● What to work on: Retype the data that follows line by line, exactly, and leave its pictures out.

● Input data:
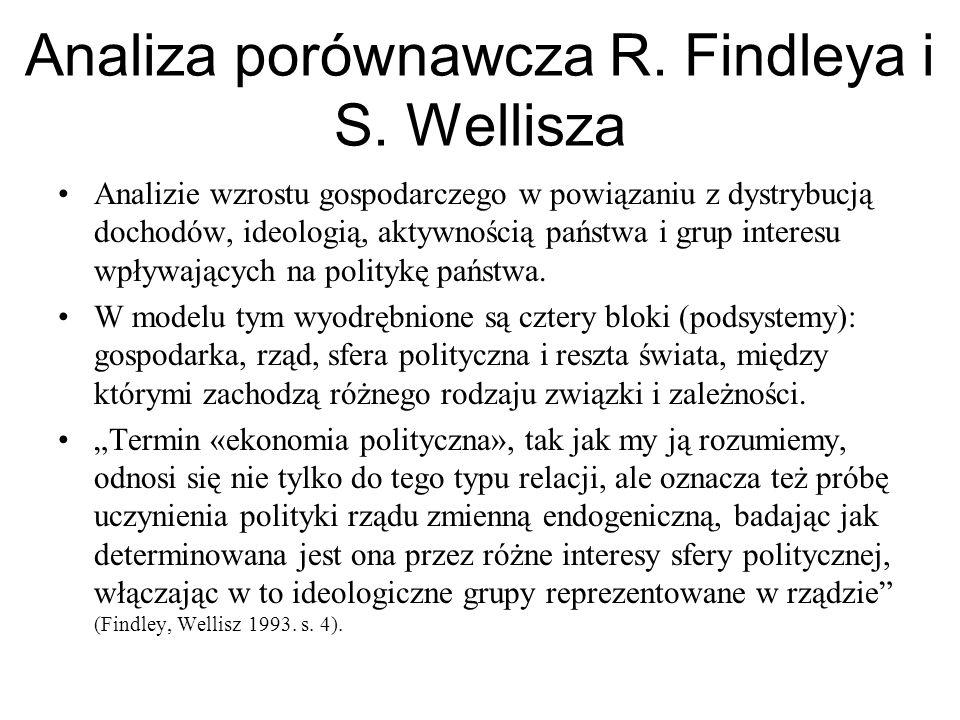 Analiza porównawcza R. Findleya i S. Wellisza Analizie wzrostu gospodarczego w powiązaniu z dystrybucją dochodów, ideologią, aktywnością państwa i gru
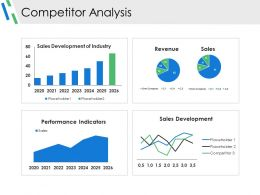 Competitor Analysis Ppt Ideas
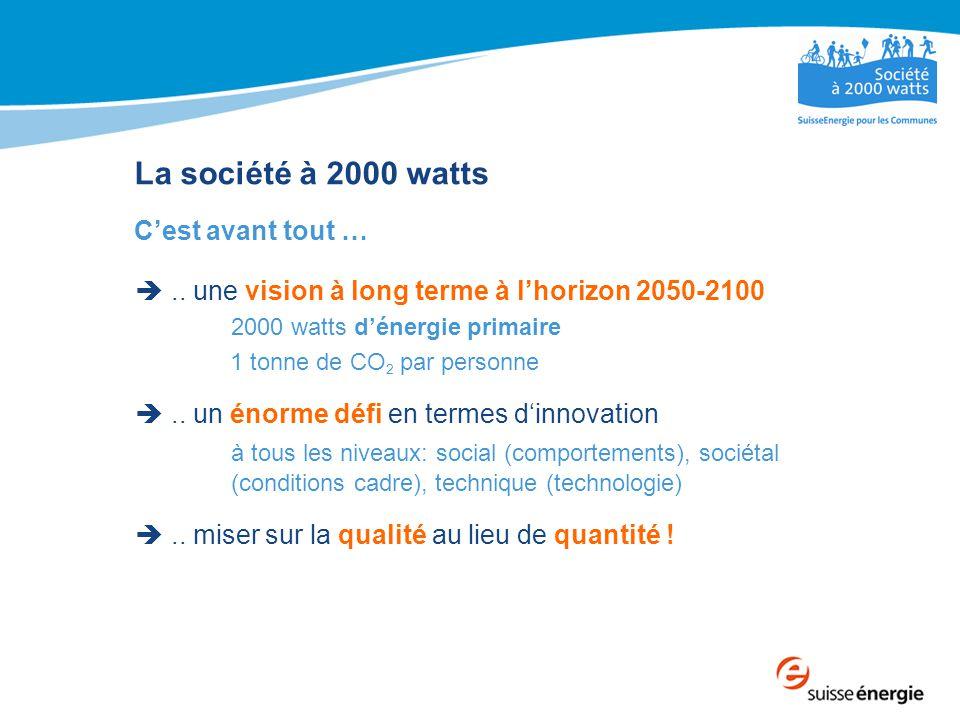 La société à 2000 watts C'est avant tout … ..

● Written response:
 Analiza porównawcza R. Findleya i S. Wellisza Analizie wzrostu gospodarczego w powiązaniu z dystrybucją dochodów, ideologią, aktywnością państwa i gru
 Competitor Analysis Ppt Ideas
 La société à 2000 watts C'est avant tout … ..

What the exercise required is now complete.